Bisogna fare molta attenzione quando si crea un contratto, poiché una volta caricato su blockchain non è più possibile modificarlo (l’unico modo è crearne un altro).

Per quanto semplici, questi primi esperimenti hanno gettato le fondamenta per la maggior parte dei progetti attualmente esistenti, basati sui cosiddetti token ERC-20, lo standard introdotto da Ethereum.

Ora che i concetti elementari sono chiari, possiamo proseguire.

"Lo standard di token introdotto da Ethereum prende il nome di ERC-20"

Da Smart Contract blockchain a DApp

Lo step successivo è stato combinare diversi contratti tra loro, così da creare logiche più complesse. Nasce quindi il concetto di DApp.

Con la crescita dell’ecosistema Ethereum si è iniziato a pensare alle prime piattaforme di servizi finanziari decentralizzati (la cosiddetta DeFi).
Esse non si potevano sviluppare con dietro un solo smart contract, le cui funzionalità sarebbero state troppo limitate.
Pertanto, si è pensato a logiche diverse, ottenute combinandone vari tra loro, ottimizzandone l’esecuzione e permettendo operazioni prima impensabili quali il prestito, la gestione della liquidità e la collateralizzazione.

Prendiamo come esempio una “banale” piattaforma di lending, come può essere AAVE.
Il suo scopo è mettere in contatto chi ha liquidità crypto “parcheggiata” da prestare e chi ha bisogno di essa ed è disposto a pagare un interesse per prenderla in prestito, depositando inoltre a garanzia un collaterale sotto forma di crypto.
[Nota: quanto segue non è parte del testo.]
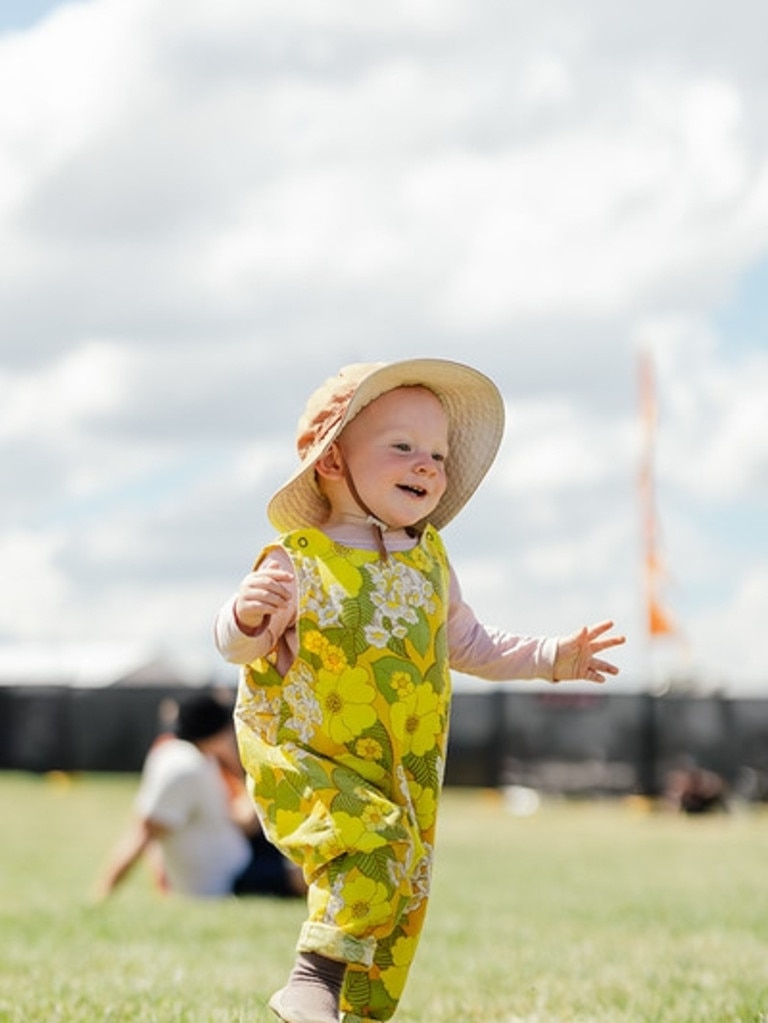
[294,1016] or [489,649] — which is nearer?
[294,1016]

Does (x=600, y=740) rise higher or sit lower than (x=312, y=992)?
higher

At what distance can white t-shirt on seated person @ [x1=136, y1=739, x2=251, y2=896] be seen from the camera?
10.2 meters

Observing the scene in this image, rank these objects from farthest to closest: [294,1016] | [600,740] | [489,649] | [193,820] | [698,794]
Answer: [600,740], [698,794], [193,820], [489,649], [294,1016]

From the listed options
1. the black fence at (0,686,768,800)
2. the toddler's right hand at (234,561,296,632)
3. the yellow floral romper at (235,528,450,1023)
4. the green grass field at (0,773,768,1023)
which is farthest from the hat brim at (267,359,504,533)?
the black fence at (0,686,768,800)

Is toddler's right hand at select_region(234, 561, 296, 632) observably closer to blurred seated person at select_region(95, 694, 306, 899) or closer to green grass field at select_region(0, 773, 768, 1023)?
green grass field at select_region(0, 773, 768, 1023)

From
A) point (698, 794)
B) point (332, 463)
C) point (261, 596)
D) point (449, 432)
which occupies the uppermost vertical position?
point (449, 432)

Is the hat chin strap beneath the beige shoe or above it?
above

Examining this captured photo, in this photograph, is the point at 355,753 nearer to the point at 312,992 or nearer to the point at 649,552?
the point at 312,992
La piattaforma avrà bisogno di sapere il prezzo in tempo reale delle coin che gestisce, di conoscere il tasso di collateralizzazione dei prestiti, di gestire eventuali liquidazioni e di modificare i tassi d’interesse al fine di incentivare sempre l’utilizzo della piattaforma stessa. Un bel lavoro.
Per ognuna di queste funzioni c’è uno contratto che, oltre a svolgerla, comunica con gli altri per coordinarsi.

Ovviamente l’utente non nota né è a conoscenza di tutto ciò: lo scopo è rendergli la vita facile e avvicinare quante più persone possibili ai servizi della finanza decentralizzata.
Pertanto, l’individuo interagirà con una pagina web che, a sua volta, parlerà con Metamask (o altro wallet crypto), interfaccia che permette al browser di comunicare con la blockchain Ethereum.
Con clic e digitazioni, l’utente inizializzerà le operazioni richieste, che verranno inoltrate agli smart contract ed eseguite.
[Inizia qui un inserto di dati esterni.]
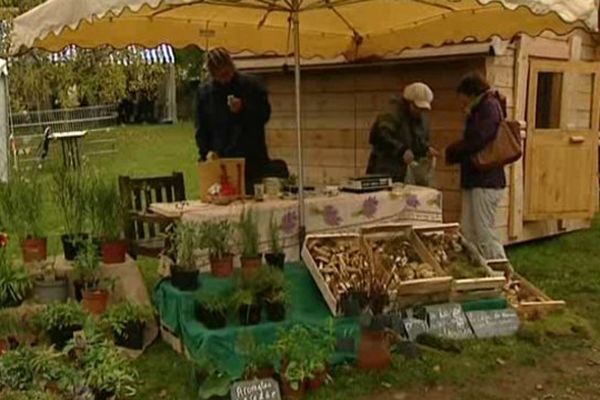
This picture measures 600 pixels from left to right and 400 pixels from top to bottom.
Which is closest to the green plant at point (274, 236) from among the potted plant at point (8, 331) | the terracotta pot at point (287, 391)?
the terracotta pot at point (287, 391)

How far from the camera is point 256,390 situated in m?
3.21

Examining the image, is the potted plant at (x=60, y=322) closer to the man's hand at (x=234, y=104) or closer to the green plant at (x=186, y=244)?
the green plant at (x=186, y=244)

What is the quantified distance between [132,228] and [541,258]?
12.3 feet

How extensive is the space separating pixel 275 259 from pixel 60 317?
3.79 feet

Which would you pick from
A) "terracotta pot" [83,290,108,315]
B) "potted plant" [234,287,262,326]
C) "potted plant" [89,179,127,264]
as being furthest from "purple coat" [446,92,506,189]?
"terracotta pot" [83,290,108,315]

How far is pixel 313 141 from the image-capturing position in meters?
7.40

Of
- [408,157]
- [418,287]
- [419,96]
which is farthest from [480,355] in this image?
[419,96]

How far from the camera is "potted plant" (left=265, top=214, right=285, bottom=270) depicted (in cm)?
415

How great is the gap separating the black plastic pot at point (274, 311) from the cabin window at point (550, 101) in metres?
3.93

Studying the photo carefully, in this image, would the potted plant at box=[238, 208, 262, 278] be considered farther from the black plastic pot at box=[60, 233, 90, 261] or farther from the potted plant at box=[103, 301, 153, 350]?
the black plastic pot at box=[60, 233, 90, 261]

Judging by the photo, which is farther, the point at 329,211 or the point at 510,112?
the point at 510,112

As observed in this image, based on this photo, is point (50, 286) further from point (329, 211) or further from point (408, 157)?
point (408, 157)

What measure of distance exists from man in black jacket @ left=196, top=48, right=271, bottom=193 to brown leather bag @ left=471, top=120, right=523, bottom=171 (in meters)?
1.55

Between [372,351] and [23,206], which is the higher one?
[23,206]
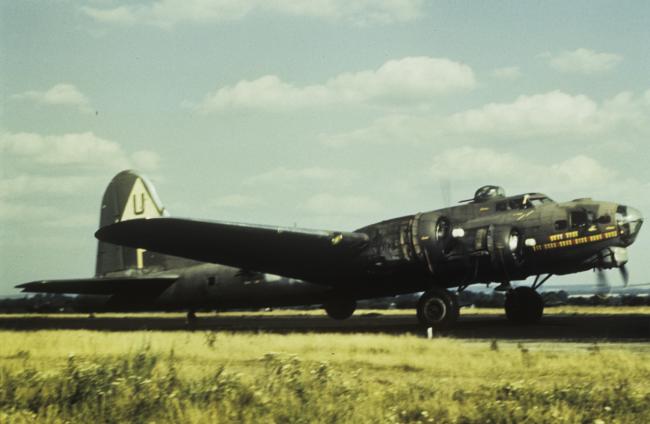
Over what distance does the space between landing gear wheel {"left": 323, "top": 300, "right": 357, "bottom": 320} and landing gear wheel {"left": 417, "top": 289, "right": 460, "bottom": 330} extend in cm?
392

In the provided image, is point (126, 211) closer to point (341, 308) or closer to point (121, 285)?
point (121, 285)

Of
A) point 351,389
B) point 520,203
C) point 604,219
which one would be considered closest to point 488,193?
point 520,203

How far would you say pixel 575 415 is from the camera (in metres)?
7.88

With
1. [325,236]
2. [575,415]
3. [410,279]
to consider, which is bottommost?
[575,415]

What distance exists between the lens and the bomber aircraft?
65.5ft

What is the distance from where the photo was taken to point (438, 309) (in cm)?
2080

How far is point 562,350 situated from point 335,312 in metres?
12.1

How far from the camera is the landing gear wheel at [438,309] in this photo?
67.5 feet

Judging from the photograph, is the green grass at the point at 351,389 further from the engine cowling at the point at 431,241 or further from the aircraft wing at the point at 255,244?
the engine cowling at the point at 431,241

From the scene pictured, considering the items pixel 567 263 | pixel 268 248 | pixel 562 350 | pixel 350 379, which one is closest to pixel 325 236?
pixel 268 248

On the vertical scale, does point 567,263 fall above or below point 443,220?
below

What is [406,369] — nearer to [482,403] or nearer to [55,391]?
[482,403]

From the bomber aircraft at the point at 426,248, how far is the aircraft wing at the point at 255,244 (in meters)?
0.03

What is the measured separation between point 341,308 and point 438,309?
5.18 m
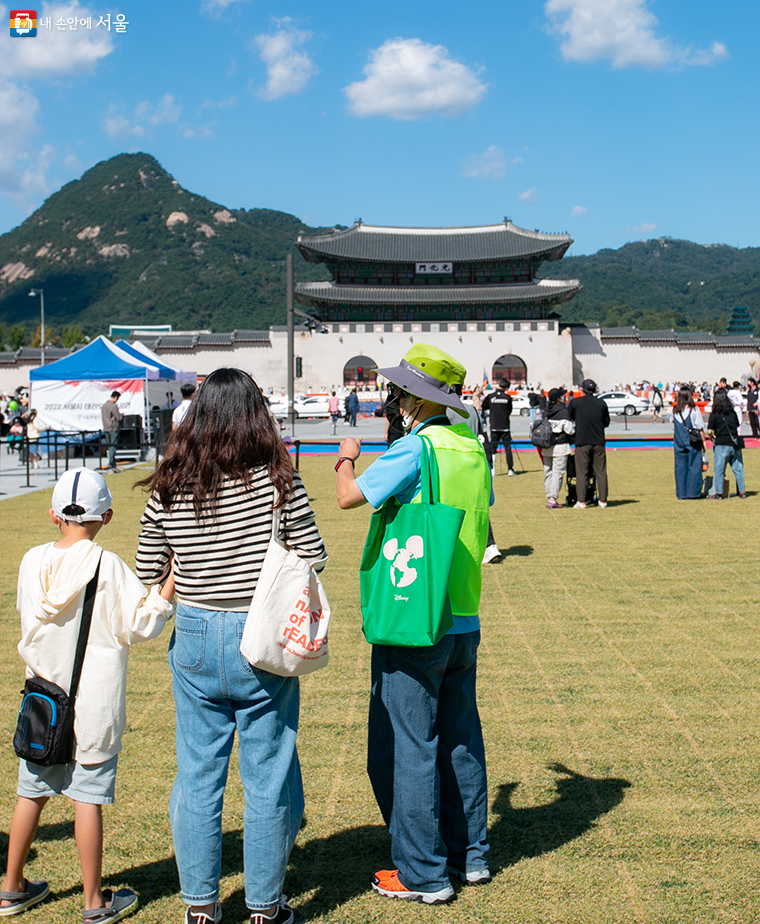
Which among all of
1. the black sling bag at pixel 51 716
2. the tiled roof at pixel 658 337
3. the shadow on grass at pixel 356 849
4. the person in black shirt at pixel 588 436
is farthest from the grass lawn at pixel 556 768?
the tiled roof at pixel 658 337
L’utilizzatore avrà poi un feedback su quello che ha appena eseguito. Rimanendo nell’esempio del lending, saprà quanta liquidità ha depositato, quanto sta guadagnando ecc.

"Il concetto di DApp, cuore della DeFi, nasce dalla combinazione di svariati smart contract"

Smart Contract, DApp e sicurezza

Con il crescere della complessità delle DApp aumenta anche il rischio di bug e comportamenti indesiderati.

Gli smart contract Ethereum sono scritti in Solidity, un linguaggio definito Turing Complete. Tradotto: può essere programmato per fare pressoché qualsiasi cosa.
Di conseguenza, diventa difficile formalizzarne la sicurezza e assicurare che la DApp non presenterà nessun errore o veicolo utilizzabile in maniera malevola per danneggiare gli utenti.

Nascono quindi gli auditor, il cui compito è esaminare il codice e trovare eventuali difetti.
Per quanto detto poco fa, neanche un audit garantisce sicurezza completa su uno smart contract, motivo per cui spesso se ne fa più di uno. Come in ogni cosa, non si è mai totalmente al riparo dagli imprevisti.

Più che dal numero di audit ricevuti, la sicurezza di una DApp dipende dalla sua storia e longevità. Infatti, se essa gestisce alto capitale e lo fa da tanto tempo senza aver mai subito hack, è molto più probabile che sia sicura.
Tuttavia, ripetiamo con certezza che il rischio zero, almeno per ora, non esiste.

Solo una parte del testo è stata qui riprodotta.